## Rows of spatial question data
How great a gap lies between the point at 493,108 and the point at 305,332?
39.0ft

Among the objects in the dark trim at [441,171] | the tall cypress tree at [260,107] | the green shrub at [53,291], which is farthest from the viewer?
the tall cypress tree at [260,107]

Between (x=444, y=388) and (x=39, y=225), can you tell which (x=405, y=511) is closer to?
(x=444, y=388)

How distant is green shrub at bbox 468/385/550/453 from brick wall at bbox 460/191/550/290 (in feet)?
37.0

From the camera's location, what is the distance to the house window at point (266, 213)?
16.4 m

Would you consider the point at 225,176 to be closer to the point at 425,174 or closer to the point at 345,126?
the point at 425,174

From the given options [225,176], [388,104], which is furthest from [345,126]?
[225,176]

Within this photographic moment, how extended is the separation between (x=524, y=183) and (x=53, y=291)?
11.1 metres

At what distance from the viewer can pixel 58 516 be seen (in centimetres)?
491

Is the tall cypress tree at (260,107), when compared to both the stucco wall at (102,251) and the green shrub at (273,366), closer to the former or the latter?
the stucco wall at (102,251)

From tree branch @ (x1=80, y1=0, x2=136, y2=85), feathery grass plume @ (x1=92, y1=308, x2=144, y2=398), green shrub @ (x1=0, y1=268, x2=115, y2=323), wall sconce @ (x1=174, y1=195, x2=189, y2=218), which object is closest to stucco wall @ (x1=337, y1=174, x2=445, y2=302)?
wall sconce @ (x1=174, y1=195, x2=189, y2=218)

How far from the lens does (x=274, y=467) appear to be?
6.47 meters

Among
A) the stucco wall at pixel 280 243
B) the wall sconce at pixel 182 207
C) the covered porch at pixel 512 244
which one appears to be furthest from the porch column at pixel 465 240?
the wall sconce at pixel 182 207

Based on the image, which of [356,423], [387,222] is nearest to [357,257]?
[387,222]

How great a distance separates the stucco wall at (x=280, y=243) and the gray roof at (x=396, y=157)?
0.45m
* * *
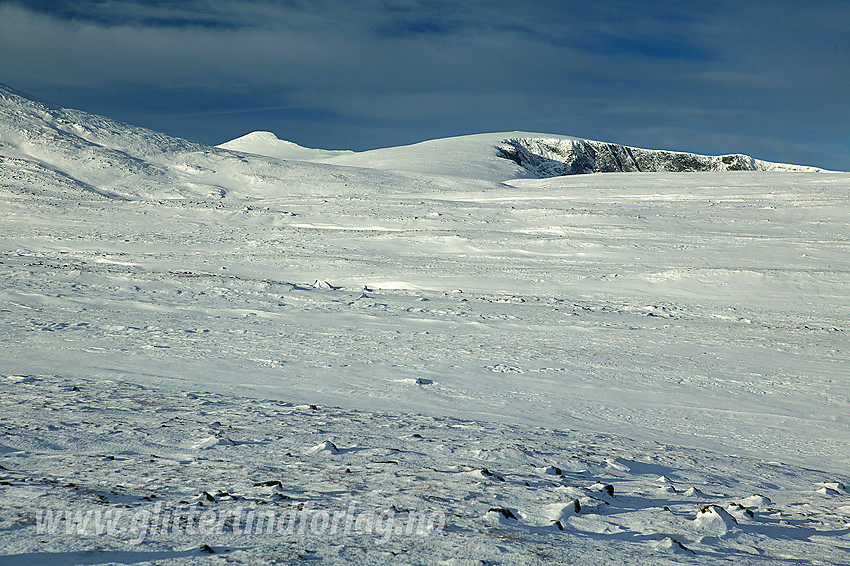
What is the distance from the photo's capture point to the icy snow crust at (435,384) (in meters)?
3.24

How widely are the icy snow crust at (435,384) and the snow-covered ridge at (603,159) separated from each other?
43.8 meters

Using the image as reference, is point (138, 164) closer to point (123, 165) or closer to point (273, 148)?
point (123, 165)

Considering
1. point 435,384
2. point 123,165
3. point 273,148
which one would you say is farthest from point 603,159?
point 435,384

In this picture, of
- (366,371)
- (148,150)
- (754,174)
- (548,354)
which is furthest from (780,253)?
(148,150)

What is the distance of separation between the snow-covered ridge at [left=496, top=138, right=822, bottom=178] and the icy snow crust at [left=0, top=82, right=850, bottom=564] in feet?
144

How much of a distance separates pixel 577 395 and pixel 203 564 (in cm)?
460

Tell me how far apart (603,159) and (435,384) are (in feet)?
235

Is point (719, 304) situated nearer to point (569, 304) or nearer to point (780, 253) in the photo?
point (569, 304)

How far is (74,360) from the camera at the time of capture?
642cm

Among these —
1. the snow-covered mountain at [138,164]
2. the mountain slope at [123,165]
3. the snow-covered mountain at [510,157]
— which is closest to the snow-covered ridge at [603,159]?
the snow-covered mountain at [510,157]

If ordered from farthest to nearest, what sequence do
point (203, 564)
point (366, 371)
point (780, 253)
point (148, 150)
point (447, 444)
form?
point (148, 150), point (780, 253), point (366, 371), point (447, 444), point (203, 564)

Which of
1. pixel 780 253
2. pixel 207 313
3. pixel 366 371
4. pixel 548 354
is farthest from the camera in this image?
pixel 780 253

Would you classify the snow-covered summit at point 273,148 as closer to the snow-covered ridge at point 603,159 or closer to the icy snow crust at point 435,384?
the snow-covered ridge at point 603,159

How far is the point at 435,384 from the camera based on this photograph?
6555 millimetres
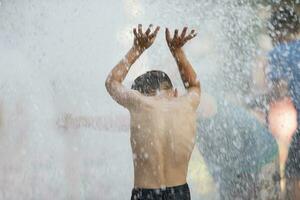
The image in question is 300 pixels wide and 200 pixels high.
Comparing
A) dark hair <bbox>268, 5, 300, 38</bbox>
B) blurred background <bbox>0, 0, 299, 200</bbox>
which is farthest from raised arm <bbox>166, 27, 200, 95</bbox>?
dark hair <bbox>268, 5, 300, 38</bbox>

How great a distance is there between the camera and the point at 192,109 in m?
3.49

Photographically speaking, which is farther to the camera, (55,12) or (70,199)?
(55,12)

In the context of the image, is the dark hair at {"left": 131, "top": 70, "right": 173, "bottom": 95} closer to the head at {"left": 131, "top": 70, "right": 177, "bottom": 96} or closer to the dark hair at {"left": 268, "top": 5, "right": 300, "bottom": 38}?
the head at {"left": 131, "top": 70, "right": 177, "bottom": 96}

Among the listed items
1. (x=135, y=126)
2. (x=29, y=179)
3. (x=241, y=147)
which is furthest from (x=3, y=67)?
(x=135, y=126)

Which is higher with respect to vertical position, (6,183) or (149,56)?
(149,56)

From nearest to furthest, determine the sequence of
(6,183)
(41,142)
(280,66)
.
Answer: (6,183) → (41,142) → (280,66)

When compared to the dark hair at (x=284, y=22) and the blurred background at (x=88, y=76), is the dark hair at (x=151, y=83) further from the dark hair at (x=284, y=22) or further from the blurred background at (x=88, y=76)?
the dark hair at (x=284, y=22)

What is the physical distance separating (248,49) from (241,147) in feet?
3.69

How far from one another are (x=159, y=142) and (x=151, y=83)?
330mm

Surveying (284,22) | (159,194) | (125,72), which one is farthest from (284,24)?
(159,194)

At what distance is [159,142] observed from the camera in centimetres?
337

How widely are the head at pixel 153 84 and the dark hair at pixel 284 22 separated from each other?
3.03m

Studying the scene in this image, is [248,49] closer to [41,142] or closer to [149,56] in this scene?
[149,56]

## WRITTEN PROBLEM
Filter the records above, copying every line that contains the word "great". Treat the match as case-sensitive.

## TASK RESULT
How great a gap lies between the point at 493,108 and the point at 305,332?
How great a distance separates the stucco wall at (x=280, y=243) and the gray roof at (x=396, y=157)?
How great a distance is there between the camera and the point at 192,109 in m?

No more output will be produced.